*What is being asked:*
Would you return the listing exactly as written, apart from its pictures?

*Listed entries:*
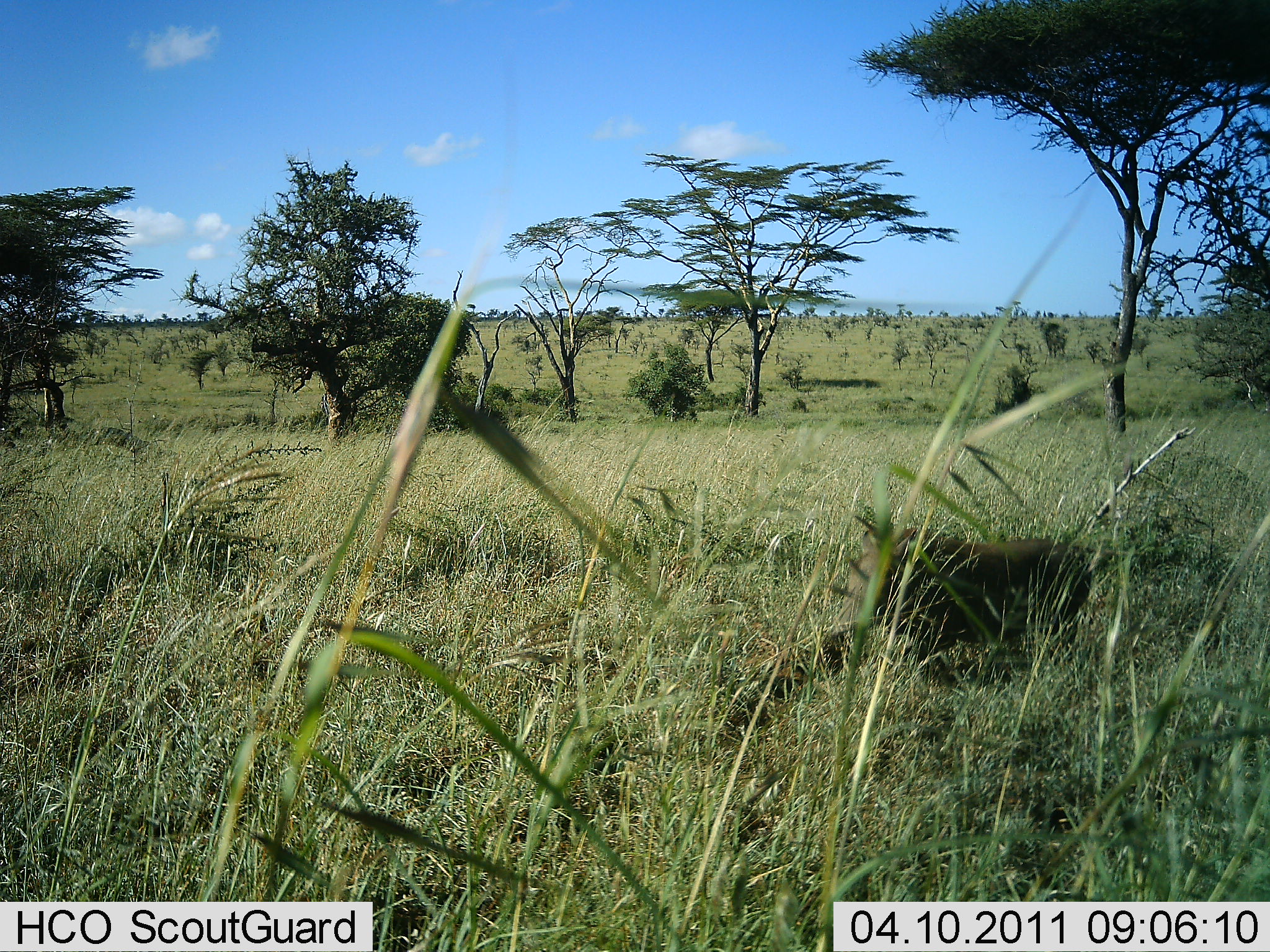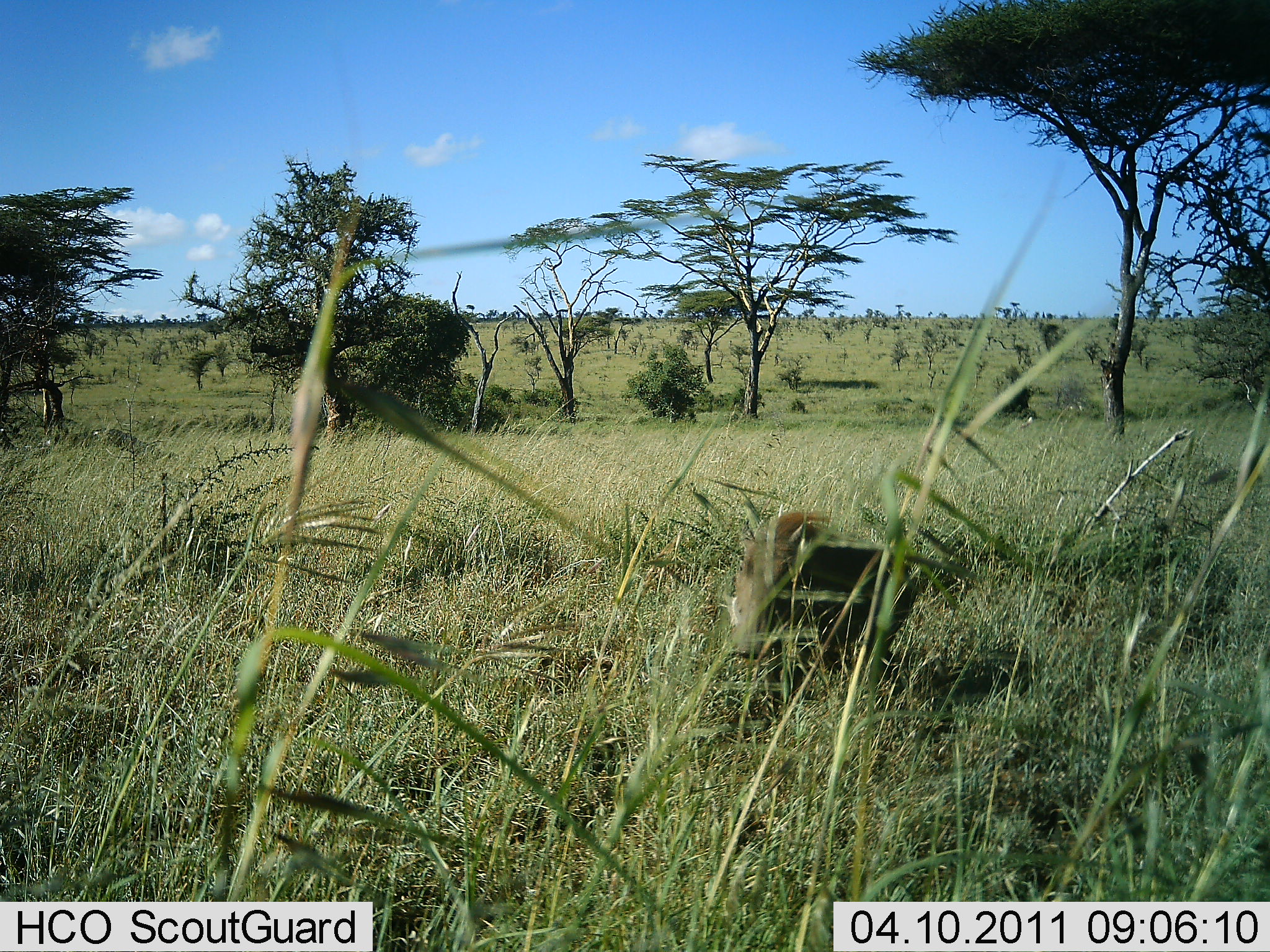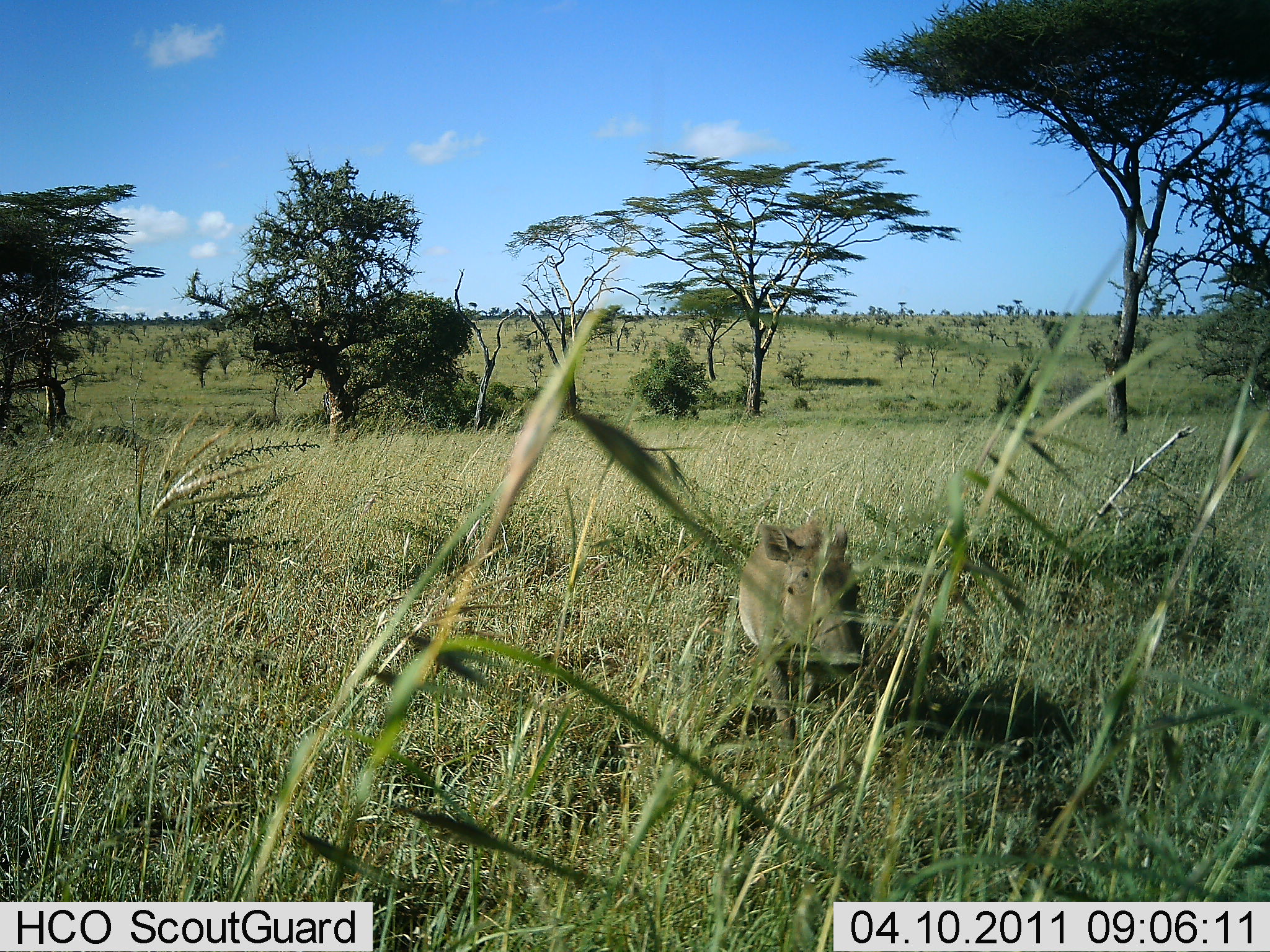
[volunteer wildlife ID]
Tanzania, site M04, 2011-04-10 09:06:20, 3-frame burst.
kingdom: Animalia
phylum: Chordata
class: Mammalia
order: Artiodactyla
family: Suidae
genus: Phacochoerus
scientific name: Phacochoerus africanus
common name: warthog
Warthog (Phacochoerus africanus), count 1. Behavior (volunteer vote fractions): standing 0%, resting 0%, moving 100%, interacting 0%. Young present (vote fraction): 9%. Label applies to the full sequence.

*Response:*
[volunteer wildlife ID]
Tanzania, site M04, 2011-04-10 09:06:20, 3-frame burst.
kingdom: Animalia
phylum: Chordata
class: Mammalia
order: Artiodactyla
family: Suidae
genus: Phacochoerus
scientific name: Phacochoerus africanus
common name: warthog
Warthog (Phacochoerus africanus), count 1. Behavior (volunteer vote fractions): standing 0%, resting 0%, moving 100%, interacting 0%. Young present (vote fraction): 9%. Label applies to the full sequence.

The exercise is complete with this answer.